In a continuing effort to enhance the diversity of our existing vineyards, Adelaida has added a new 23 acre parcel this spring. This new planting lies just to the north of our hilltop Anna’s Vineyard on what was fallow land. This new site can be described as 3 distinct fingers radiating in a south facing orientation from a 1900 ft ridge top to a small canyon bottom, at a precarious 25-30 degree angle. In keeping with our sustainable and conservationist approach to farming the new vines are to be dry farmed and head trained.
This planting is divided equally between Grenache, Carignane and a unique intermingling of Zinfandel and Alicante Bouchet. This vine selection is based on our desire to complex our Rhone blend with low yield Carignane, make Grenache a more important player in the winery blends as well as on its own and make a “field blend” of Zinfandel and Alicante Bouchet (a red fleshed grape) a la the pre-prohibition vineyard example. As always, our primary goal as a family winery is to source grapes from our own vineyards, where we can meticulously control all the elements of quality (great grapes equal great wine). We intend to stay small, carefully growing our capacity from the current 15,000 cases to 20,000 cases.
What is involved in planting a new vineyard?
First is site selection. We want south facing, hillside slopes with difficult low yielding soils, all present here. Call your favorite nursery and order 6970 vines, allow 9 months lead time. Next is the hard part, preparing the site. No problem.
Start by building a perimeter deer fence 8 ft. high. Next clear brush from hillside, put in gear our reliable Caterpillar crawler tractors, then grind up organic matter and spread on existing vineyards. Tractors again, pulling 3 ft. shanks “rip” the soil and remove giant limestone boulders, later to be broken with sledge hammers and used for the “Great Wall of Adelaida”.
Dig channels and place irrigation pipelines for each vineyard section (helps with initial watering when vines are just starting and gives us a fallback if soils are too extreme and cannot sustain dry farming approach).
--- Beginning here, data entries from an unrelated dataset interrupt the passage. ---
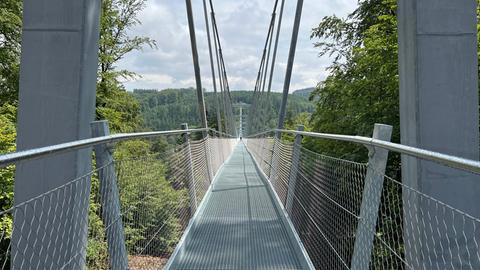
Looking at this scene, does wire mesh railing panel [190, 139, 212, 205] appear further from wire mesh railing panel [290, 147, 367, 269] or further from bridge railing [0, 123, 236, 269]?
wire mesh railing panel [290, 147, 367, 269]

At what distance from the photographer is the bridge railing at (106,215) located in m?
1.79

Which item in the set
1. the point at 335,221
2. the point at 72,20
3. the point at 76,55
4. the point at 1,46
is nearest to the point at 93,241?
the point at 76,55

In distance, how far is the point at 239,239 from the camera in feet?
13.5

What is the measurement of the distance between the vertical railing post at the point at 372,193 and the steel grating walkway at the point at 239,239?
1218 mm

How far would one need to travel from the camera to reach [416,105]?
250cm

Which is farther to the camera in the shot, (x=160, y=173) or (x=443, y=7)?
(x=160, y=173)

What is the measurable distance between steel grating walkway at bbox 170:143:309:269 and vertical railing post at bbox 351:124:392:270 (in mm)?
1218

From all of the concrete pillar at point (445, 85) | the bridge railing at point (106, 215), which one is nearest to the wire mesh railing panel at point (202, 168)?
the bridge railing at point (106, 215)

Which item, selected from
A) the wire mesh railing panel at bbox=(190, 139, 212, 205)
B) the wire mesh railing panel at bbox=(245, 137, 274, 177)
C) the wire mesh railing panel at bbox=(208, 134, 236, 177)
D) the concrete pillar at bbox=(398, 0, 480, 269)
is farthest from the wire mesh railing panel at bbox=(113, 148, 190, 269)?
the wire mesh railing panel at bbox=(208, 134, 236, 177)

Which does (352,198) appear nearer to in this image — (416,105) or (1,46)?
(416,105)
Run temporary lines to each plant location with drip emitters at each vine. With assistance from a surveyor lay out orientation for a dry land vineyard, setting up a 12x12 ft. diagonal grid pattern on an uneven, unlevel piece of ground, 303 vines/acre.
Place stakes every 60 ft. and lay string between to display grid pattern, careful to mark individual vine placements. Dig post holes for each vine, a hand operation, 12-14 inches deep, 6970 times. When vines arrive on the 2nd week in March, place in cold storage. Planting begins in last week of March.
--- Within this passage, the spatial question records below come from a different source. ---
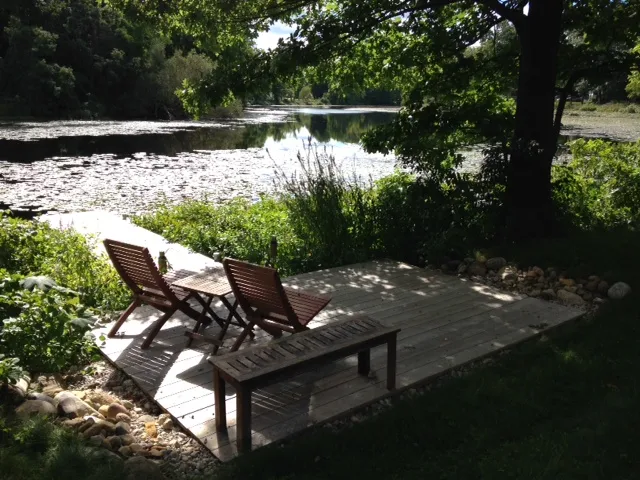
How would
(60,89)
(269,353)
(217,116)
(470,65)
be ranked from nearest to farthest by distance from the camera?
(269,353)
(470,65)
(60,89)
(217,116)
We start by mixing existing soil with compost derived from natural chicken manure, a 75 to 25 ratio, placing vines in pre-prepared holes and gently filling in with soil mixture. Place pressure bombs at various locations within vineyard to monitor soil moisture.
Every day in April recite the “no frost farmer’s” prayer. Again, pray for green shoots to appear in mid April. Maintain adequate moisture throughout summer and remove emitters in fall. Good luck, vines are now on their own, Mother Nature is in charge.